THE PROBLEM -> Could you copy out every one of the records below word for word, changing nothing?

EXERCISE MATERIALS ->
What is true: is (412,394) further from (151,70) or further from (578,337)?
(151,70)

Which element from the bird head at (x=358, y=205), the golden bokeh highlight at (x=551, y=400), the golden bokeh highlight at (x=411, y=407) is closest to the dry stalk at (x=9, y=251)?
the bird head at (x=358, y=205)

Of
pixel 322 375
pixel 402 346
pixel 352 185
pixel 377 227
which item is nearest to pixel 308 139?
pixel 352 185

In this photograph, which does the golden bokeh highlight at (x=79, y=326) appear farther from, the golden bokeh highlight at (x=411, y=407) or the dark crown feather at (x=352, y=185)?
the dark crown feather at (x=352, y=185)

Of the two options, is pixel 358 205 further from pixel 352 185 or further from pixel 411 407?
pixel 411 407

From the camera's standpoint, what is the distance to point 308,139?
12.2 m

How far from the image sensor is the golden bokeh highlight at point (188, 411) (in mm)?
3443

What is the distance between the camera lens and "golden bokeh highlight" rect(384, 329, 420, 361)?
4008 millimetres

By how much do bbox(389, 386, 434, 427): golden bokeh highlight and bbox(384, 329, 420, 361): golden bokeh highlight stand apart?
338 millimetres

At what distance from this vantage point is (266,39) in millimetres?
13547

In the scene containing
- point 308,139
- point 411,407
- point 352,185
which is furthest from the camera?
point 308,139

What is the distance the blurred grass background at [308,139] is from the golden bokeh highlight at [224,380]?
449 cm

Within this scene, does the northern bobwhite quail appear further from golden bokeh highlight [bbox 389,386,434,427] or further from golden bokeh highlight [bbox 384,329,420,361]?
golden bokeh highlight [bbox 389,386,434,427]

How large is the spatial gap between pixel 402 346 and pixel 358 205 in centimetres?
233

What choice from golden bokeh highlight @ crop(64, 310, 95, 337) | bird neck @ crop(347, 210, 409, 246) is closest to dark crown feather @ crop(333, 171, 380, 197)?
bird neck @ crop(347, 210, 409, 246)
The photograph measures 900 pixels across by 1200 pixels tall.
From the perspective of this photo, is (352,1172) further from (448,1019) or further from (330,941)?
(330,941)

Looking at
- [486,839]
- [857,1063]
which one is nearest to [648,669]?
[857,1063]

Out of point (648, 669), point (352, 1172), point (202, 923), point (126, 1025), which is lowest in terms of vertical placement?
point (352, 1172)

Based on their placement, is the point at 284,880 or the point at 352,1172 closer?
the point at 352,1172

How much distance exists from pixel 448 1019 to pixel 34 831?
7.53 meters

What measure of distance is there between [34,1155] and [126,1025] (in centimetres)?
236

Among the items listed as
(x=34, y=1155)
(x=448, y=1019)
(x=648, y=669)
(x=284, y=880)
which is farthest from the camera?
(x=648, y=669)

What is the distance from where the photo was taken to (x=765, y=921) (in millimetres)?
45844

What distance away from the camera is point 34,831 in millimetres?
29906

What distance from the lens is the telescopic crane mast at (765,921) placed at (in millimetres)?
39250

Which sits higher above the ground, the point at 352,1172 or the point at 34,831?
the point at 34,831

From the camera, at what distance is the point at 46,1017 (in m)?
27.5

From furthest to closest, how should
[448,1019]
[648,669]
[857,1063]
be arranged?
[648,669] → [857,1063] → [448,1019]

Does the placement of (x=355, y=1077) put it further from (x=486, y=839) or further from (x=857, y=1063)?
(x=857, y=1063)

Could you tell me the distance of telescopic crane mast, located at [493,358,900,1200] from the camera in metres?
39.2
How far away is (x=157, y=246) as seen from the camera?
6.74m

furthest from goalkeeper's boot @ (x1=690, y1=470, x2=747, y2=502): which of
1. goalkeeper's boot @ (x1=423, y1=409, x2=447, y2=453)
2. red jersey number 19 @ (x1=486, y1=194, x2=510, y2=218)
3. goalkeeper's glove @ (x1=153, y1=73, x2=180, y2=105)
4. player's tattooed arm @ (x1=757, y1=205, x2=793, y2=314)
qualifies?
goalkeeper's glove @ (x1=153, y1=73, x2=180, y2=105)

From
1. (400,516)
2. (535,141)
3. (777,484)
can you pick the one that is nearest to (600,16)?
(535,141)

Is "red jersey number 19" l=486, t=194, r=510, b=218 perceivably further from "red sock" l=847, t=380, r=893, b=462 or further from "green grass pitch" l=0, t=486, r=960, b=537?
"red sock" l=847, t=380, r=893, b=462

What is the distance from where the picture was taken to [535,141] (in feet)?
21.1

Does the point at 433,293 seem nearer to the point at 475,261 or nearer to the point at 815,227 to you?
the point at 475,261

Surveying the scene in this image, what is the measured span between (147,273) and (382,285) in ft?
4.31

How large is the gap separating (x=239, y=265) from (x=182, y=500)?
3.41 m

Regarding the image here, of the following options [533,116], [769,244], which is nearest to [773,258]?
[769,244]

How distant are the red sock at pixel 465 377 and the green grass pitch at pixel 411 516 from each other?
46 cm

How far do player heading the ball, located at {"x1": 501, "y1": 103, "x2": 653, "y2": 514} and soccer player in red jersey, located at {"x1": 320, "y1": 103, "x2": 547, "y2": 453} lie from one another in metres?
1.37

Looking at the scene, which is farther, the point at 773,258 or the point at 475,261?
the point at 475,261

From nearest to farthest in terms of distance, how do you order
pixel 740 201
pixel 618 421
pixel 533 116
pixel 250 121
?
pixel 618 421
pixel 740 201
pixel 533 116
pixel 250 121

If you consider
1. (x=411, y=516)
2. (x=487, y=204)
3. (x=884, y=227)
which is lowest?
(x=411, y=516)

ANSWER FOR THE TASK ->
What is true: is (412,394) further from (151,70) or further from (578,337)?
(151,70)

Which element from the bird head at (x=358, y=205), the golden bokeh highlight at (x=551, y=400), the golden bokeh highlight at (x=411, y=407) is closest to the dry stalk at (x=9, y=251)?
the bird head at (x=358, y=205)

Of
pixel 322 375
pixel 402 346
pixel 352 185
pixel 377 227
which item is nearest to pixel 308 139?
pixel 352 185

In this photograph, which does the golden bokeh highlight at (x=79, y=326) appear farther from, the golden bokeh highlight at (x=411, y=407) or the dark crown feather at (x=352, y=185)?
the dark crown feather at (x=352, y=185)

Of the two options, is pixel 358 205 further from pixel 352 185 or further from pixel 411 407?
pixel 411 407

From the camera's standpoint, what is the distance to point 308,139?
12.2 m

How far from the image sensor is the golden bokeh highlight at point (188, 411) (in mm)?
3443

What is the distance between the camera lens and "golden bokeh highlight" rect(384, 329, 420, 361)?
4008 millimetres

By how much do bbox(389, 386, 434, 427): golden bokeh highlight and bbox(384, 329, 420, 361): golden bokeh highlight stand apart?
338 millimetres

At what distance from this vantage point is (266,39) in millimetres?
13547

In the scene containing
- point 308,139
- point 411,407
- point 352,185
which is furthest from the camera?
point 308,139

What is the distance the blurred grass background at [308,139] is from the golden bokeh highlight at [224,380]?
449 cm

Within this scene, does the northern bobwhite quail appear further from golden bokeh highlight [bbox 389,386,434,427] or further from golden bokeh highlight [bbox 384,329,420,361]?
golden bokeh highlight [bbox 389,386,434,427]

How large is the spatial gap between pixel 402 346 and pixel 358 205 in centimetres?
233

What choice from golden bokeh highlight @ crop(64, 310, 95, 337) | bird neck @ crop(347, 210, 409, 246) is closest to dark crown feather @ crop(333, 171, 380, 197)?
bird neck @ crop(347, 210, 409, 246)
The photograph measures 900 pixels across by 1200 pixels tall.
From the perspective of this photo, is (352,1172) further from (448,1019) or further from (330,941)?
(330,941)

Looking at
- [486,839]
- [857,1063]
which one is nearest to [648,669]?
[857,1063]

Out of point (648, 669), point (352, 1172), point (202, 923), point (126, 1025), which is lowest in terms of vertical placement?
point (352, 1172)

Based on their placement, is the point at 284,880 or the point at 352,1172 closer?
the point at 352,1172

How much distance exists from pixel 448 1019 to pixel 34 831?
7.53 meters

What measure of distance is there between [34,1155] and [126,1025] (in centimetres)?
236

Among the items listed as
(x=34, y=1155)
(x=448, y=1019)
(x=648, y=669)
(x=284, y=880)
which is farthest from the camera?
(x=648, y=669)

What is the distance from where the photo was taken to (x=765, y=921) (in millimetres)?
45844

What distance away from the camera is point 34,831 in millimetres?
29906

What distance from the lens is the telescopic crane mast at (765,921) placed at (in millimetres)?
39250

Which sits higher above the ground, the point at 352,1172 or the point at 34,831?
the point at 34,831

From the camera, at what distance is the point at 46,1017 (in m)?
27.5

From furthest to closest, how should
[448,1019]
[648,669]
[857,1063]
be arranged?
[648,669] → [857,1063] → [448,1019]

Does the placement of (x=355, y=1077) put it further from (x=486, y=839) or further from (x=857, y=1063)?
(x=857, y=1063)

Could you tell me the distance of telescopic crane mast, located at [493,358,900,1200] from the camera in metres?
39.2
How far away is (x=157, y=246) as seen from the camera?
6.74m

furthest from goalkeeper's boot @ (x1=690, y1=470, x2=747, y2=502): which of
1. goalkeeper's boot @ (x1=423, y1=409, x2=447, y2=453)
2. red jersey number 19 @ (x1=486, y1=194, x2=510, y2=218)
3. goalkeeper's glove @ (x1=153, y1=73, x2=180, y2=105)
4. player's tattooed arm @ (x1=757, y1=205, x2=793, y2=314)
qualifies?
goalkeeper's glove @ (x1=153, y1=73, x2=180, y2=105)

From
1. (400,516)
2. (535,141)
3. (777,484)
can you pick the one that is nearest to (600,16)?
(535,141)

Is "red jersey number 19" l=486, t=194, r=510, b=218 perceivably further from "red sock" l=847, t=380, r=893, b=462 or further from "green grass pitch" l=0, t=486, r=960, b=537?
"red sock" l=847, t=380, r=893, b=462

What is the distance from where the picture was taken to [535,141] (in feet)?
21.1

Does the point at 433,293 seem nearer to the point at 475,261 or nearer to the point at 815,227 to you?
the point at 475,261

Surveying the scene in this image, what is the measured span between (147,273) and (382,285) in ft?
4.31

How large is the gap separating (x=239, y=265) from (x=182, y=500)?
3.41 m

Regarding the image here, of the following options [533,116], [769,244], which is nearest to [773,258]?
[769,244]

How distant are the red sock at pixel 465 377 and the green grass pitch at pixel 411 516 from each other?
46 cm

How far do player heading the ball, located at {"x1": 501, "y1": 103, "x2": 653, "y2": 514} and soccer player in red jersey, located at {"x1": 320, "y1": 103, "x2": 547, "y2": 453} lie from one another in metres?
1.37

Looking at the scene, which is farther, the point at 773,258 or the point at 475,261?
the point at 475,261

From nearest to farthest in terms of distance, how do you order
pixel 740 201
pixel 618 421
pixel 533 116
pixel 250 121
?
pixel 618 421
pixel 740 201
pixel 533 116
pixel 250 121

If you consider
1. (x=411, y=516)
2. (x=487, y=204)
3. (x=884, y=227)
which is lowest?
(x=411, y=516)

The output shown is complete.